Some ideas arrive with a complete set of instructions. This wasn’t one of those.

What I had, at the start, was a skeleton — barely even that. Hard-boiled detective fiction. Liverpool. A protagonist who was damaged in the specific way that interesting protagonists tend to be damaged: not heroically, not cinematically, but in the grinding, managed way of someone carrying injuries that haven’t healed and probably won’t. An ex-cop doing PI work above a bookmaker’s in Kensington. The bones of something, waiting for the thing that would make it worth writing.

The genre has a problem, and the problem is that it’s been done extraordinarily well. Chandler set a bar that most of us are still ducking under. If you’re going to write in this space you need a reason — not just a setting or a character, but a structural idea that justifies the project. What’s yours? What are you doing with the form that someone else hasn’t already done better?

My first instinct was personality. I’m drawn to the internal partnership story — the character who carries a second self, an alter ego, a voice that operates from a different set of rules. There’s a rich tradition of it, and there’s something about that internal duality that maps naturally onto detective fiction, where the investigator is always part observer and part participant, always watching themselves watch.

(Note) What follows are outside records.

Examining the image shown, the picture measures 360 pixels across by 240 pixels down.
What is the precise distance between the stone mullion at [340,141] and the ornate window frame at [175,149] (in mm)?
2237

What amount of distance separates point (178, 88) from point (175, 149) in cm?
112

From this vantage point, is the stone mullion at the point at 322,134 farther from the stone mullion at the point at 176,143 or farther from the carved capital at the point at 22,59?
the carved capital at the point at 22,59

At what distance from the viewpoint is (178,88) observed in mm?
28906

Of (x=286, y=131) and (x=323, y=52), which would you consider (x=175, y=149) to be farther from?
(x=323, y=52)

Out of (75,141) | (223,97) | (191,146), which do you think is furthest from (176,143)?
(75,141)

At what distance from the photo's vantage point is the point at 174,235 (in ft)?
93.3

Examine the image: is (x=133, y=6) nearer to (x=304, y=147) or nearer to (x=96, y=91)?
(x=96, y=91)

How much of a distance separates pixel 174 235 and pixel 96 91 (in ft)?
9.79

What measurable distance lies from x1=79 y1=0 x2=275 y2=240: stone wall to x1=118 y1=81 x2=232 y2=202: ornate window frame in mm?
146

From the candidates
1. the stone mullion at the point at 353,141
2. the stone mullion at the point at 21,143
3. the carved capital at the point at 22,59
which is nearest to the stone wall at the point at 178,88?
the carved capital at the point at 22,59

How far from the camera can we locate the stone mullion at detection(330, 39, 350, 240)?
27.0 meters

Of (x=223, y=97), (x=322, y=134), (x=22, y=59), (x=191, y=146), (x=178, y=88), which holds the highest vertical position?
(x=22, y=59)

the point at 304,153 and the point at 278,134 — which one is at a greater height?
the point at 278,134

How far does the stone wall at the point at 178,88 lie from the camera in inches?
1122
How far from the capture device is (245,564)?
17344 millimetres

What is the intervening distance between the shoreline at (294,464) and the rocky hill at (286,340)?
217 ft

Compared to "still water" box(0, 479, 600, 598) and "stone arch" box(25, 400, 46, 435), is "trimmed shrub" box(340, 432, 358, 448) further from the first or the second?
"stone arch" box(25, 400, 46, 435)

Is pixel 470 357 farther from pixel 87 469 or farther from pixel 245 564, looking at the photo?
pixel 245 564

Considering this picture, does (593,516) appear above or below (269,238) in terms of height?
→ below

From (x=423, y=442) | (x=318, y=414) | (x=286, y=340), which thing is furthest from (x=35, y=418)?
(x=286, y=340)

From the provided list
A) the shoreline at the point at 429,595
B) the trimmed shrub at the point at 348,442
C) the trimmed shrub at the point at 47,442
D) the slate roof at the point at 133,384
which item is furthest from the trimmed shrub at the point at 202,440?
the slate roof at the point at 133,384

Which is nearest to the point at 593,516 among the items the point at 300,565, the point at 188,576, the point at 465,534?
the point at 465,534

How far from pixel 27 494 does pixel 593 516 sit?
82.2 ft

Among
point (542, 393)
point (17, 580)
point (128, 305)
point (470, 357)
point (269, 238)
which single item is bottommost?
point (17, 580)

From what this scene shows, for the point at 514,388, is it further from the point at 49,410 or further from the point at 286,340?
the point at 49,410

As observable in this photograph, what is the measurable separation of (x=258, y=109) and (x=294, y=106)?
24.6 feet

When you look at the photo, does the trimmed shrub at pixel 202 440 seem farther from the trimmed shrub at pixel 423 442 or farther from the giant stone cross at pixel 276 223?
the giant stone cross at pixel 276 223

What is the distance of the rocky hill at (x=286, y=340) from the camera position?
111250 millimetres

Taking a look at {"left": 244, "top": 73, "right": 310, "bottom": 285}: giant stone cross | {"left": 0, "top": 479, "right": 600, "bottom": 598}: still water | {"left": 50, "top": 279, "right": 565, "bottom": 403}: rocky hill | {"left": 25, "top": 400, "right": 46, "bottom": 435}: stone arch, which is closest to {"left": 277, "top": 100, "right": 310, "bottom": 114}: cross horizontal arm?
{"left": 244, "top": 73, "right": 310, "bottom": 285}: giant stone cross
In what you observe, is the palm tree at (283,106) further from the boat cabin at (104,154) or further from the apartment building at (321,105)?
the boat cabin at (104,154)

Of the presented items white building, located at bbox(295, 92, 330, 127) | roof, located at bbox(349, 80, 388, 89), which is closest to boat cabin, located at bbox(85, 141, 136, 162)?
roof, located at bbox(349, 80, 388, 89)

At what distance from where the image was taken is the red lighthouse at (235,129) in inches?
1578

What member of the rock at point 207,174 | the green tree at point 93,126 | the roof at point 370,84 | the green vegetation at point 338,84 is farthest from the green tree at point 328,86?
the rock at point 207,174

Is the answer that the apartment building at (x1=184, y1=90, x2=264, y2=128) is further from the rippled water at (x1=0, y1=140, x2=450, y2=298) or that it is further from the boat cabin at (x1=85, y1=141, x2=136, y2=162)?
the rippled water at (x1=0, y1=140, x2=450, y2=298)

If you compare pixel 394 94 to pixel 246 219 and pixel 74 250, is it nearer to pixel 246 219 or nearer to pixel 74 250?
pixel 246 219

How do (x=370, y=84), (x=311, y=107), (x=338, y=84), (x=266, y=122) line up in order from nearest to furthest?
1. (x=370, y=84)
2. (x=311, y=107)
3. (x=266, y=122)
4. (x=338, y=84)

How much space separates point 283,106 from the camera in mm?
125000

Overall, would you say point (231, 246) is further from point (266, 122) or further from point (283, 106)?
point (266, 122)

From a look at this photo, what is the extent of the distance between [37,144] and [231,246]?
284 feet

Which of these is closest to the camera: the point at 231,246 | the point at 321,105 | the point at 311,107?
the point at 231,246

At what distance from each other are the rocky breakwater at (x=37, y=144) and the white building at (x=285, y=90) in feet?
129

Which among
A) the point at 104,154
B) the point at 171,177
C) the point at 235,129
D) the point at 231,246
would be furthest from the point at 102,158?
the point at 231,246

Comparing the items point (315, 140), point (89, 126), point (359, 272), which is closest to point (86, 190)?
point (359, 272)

But the more I turned it over, the more it felt like a borrowed answer. And then a different question arrived: what if the duality wasn’t internal? What if it wasn’t about who the character was, but about where he was? What if the world itself became the other half of the equation?

That was the thing I’d been looking for.

The idea: a man for whom the world, under certain conditions, physically transforms into a black-and-white 1950s American noir. Not a hallucination. Not a metaphor. Not altered perception. The world becomes that world — the cars are long American iron with chrome and whitewalls, the money in his pocket is dollars, the people around him speak in a different register entirely. Liverpool doesn’t go back in time. Liverpool becomes Chicago. The streets are the same streets, the buildings are the same buildings, the bookmaker’s is still a bookmaker’s — but the cultural reality overlaid on all of it is straight out of a Howard Hawks picture. He remains himself, entirely — Scouse voice, Liverpool memories, twenty years of serious crime — a stranger in his own city wearing someone else’s decade. The incongruity is the point.

The practical logic came quickly once the concept arrived. His phone still works. His car remains his car, though it looks nothing like itself. Digital things revert to their analogue originals. The bookmaker’s is still a bookmaker’s, just with chalked odds in the window instead of fixed-odds terminals. Same function, different costume. The world transformed but not replaced.

Once I had that, I started to see the story I was actually writing.

About halfway through the development I noticed something I probably should have noticed earlier. A struggling detective whose world keeps shifting into a stylised past version of itself — there’s a television series that did something in that territory, and it’s an extraordinary piece of work. Life on Mars is a show I have a lot of time for, and the structural rhyme was impossible to miss.

But the distinction matters, and I think it’s the right distinction: in Life on Mars, Sam Tyler is genuinely transported — the past is real, his presence in it is real, the consequences are real. What I’m doing is different. My protagonist isn’t in the past, and he isn’t in America. He’s in Liverpool — but Liverpool as it would be if it existed in a 1950s American noir film. The geography is his. The culture laid over it is entirely foreign. Chicago wearing Liverpool underneath it. He can never quite forget that the world he’s in isn’t the world he belongs to, because his own accent gives him away every time he opens his mouth. That’s not a technicality. It’s the whole emotional texture of the thing.

Because what the black-and-white world represents, eventually, is a kind of clarity that the colour world can’t offer. Every room tells its story. Every face presents its archetype. The hard-boiled world is a world where things mean what they look like — where the corrupt man in the expensive coat is legible as a corrupt man in an expensive coat, where the lone detective in the rain is exactly what he appears to be. For a man running from the consequences of a traumatic past, from PTSD and addiction and guilt and the managed damage of injuries that won’t quite heal, that clarity has an obvious appeal. The black-and-white world is where certain things become possible that the colour world keeps making difficult.

Liverpool was never in question. The city has the bones for this — the docks, the underworld, the specific texture of a place that has been working-class and mythologised and left behind and reinvented so many times that it contains multiple versions of itself simultaneously. That’s the right soil for this kind of story.

I’m still in it. Working through the architecture of the plot, finding the places where a reader’s investment will build or release, navigating the structural reveal that makes the whole thing click into place. The novel has a shape now that it didn’t have six months ago, and the shape keeps sharpening.

Whether I’ve found the right answer to the genre’s problem — that’s for someone else to say. But I think I’ve found my answer, which is probably the only place to start.